* Work task A
Can you print, word for word, the part of the fuel cell microgrid passage that begins at the words "However, modular fuel" and stops after "energy needs grow."?
* Work task B
Could you carry on the passage about fuel cell microgrids past its last sentence?

* Study text
Bespoke microgrids built with existing onsite energy sources like solar, diesel generators, and batteries face numerous challenges. Existing power sources must be retrofitted into a microgrid and must rely on third-party computer control systems to switch seamlessly from the main utility grid to the microgrid during a power outage. These require customized, therefore expensive, configurations.
However, modular fuel cell microgrids that are deployed at commercial and industrial facilities largely bypass these problems. “If you’re a commercial player, you could have 50 similar stores throughout the U.S.,” Asmus says. “So you deploy one and then go, ‘Wow, I love it.’ And because you have a huge portfolio, you can replicate and finance them easier.”
With fuel cells providing an always-on, reliable energy foundation, businesses can also add intermittent resources like solar, wind, and hydro without worrying about tapping the grid for power on cloudy or windless days. In the case of Bloom’s modular fuel cell units, a company can always add more energy capacity as its business and its energy needs grow.
Says Asmus: The scalability of the approach allows investors to “feel more comfortable.”
“If you’re a commercial player, you could have 50 similar stores throughout the U.S. So you deploy one and then go, ‘Wow, I love it.’ And because you have a huge portfolio, you can replicate and finance them easier.”

* Material supplied
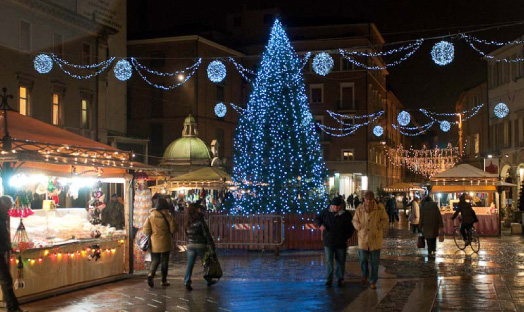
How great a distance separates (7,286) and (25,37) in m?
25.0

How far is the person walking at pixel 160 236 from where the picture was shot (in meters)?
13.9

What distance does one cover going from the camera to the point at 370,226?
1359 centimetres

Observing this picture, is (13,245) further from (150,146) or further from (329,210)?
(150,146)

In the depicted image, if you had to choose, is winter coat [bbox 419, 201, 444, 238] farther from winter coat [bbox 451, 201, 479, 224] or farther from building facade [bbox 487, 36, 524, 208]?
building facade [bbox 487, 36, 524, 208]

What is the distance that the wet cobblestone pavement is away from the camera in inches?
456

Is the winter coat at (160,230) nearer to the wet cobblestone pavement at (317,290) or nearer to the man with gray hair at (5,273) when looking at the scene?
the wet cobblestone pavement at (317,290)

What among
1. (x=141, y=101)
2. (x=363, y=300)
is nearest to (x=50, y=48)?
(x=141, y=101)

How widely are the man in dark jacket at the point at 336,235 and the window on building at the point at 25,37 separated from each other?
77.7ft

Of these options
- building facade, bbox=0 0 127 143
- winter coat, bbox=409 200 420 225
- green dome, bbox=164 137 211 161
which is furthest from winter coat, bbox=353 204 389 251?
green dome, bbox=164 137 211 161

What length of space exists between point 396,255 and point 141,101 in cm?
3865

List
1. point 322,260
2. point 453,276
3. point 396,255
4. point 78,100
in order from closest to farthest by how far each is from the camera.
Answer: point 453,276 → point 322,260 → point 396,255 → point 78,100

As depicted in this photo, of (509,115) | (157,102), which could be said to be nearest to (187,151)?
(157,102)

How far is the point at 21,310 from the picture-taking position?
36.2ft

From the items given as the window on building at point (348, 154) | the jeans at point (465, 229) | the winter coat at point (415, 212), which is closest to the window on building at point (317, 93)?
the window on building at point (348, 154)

...

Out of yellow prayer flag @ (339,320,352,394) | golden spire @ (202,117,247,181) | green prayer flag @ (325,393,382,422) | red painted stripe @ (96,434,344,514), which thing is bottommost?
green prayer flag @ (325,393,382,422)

---

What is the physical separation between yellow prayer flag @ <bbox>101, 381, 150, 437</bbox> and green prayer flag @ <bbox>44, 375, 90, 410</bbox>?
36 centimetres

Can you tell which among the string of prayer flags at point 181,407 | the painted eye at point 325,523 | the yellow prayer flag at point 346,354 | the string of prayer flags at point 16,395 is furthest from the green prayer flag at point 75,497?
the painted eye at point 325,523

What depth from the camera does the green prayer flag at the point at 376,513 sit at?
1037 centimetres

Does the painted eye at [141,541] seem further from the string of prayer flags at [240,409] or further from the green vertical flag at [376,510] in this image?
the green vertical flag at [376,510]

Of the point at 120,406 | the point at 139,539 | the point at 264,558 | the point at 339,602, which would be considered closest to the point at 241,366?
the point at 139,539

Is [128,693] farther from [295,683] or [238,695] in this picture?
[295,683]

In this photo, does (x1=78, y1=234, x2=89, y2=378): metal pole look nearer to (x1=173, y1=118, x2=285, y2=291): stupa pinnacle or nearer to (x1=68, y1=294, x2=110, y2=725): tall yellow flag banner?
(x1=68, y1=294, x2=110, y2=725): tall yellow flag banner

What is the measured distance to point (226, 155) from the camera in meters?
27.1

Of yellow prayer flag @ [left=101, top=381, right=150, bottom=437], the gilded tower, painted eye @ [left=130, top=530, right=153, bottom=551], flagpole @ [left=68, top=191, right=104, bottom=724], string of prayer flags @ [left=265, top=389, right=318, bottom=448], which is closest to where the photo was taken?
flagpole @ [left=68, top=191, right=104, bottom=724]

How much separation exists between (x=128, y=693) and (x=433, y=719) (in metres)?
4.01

* Answer space A
However, modular fuel cell microgrids that are deployed at commercial and industrial facilities largely bypass these problems. “If you’re a commercial player, you could have 50 similar stores throughout the U.S.,” Asmus says. “So you deploy one and then go, ‘Wow, I love it.’ And because you have a huge portfolio, you can replicate and finance them easier.”
With fuel cells providing an always-on, reliable energy foundation, businesses can also add intermittent resources like solar, wind, and hydro without worrying about tapping the grid for power on cloudy or windless days. In the case of Bloom’s modular fuel cell units, a company can always add more energy capacity as its business and its energy needs grow.

* Answer space B
That explains the journey to microgrid adoption by Northeast grocery chain Stop & Shop. In 2014 and 2015, the grocery giant adopted Bloom’s microgrids at two locations, in part to meet its Better Neighbor Promise to reduce its carbon footprint by 20%.
A couple of years later, when a record snowstorm hit the Northeast, the company’s fuel cell–powered locations were among the few grocery stores to remain open. That allowed Stop & Shop to not only serve the public but also spare itself from having to throw away hundreds of thousands of dollars in meats, produce, and dairy, as grocers are required to toss out perishables after four hours without power. Even stores with diesel generator backups couldn’t stay open because their fuel supply ran out and delivery trucks couldn’t get through the snow.
Stop & Shop realized its fuel cells were supplying not just low carbon power, but weather resiliency. It then placed an order to provision 40 more stores with Bloom’s microgrids.
Resilience shouldn’t come at the expense of clean energy goals
Fuel sources in microgrids range from zero emissions to low emissions to diesel, with diesel being one of the dirtiest and most common fuels used for backup generators. Experts see the latter as counterproductive to the overall carbon reduction goals of local regions and nation states.
“We have three bills coming due,” says Alexandra von Meier, an adjunct professor of electrical engineering at UC Berkeley and director of the California Institute for Energy and Environment’s Electric Grid Program. “The first is the damage from climate change. The second is making investments in energy resilience in the face of climate change. The third is preventing further climate change from happening. So if we’re going to spend billions of dollars, let’s spend it in a way that meets more than one of these goals.”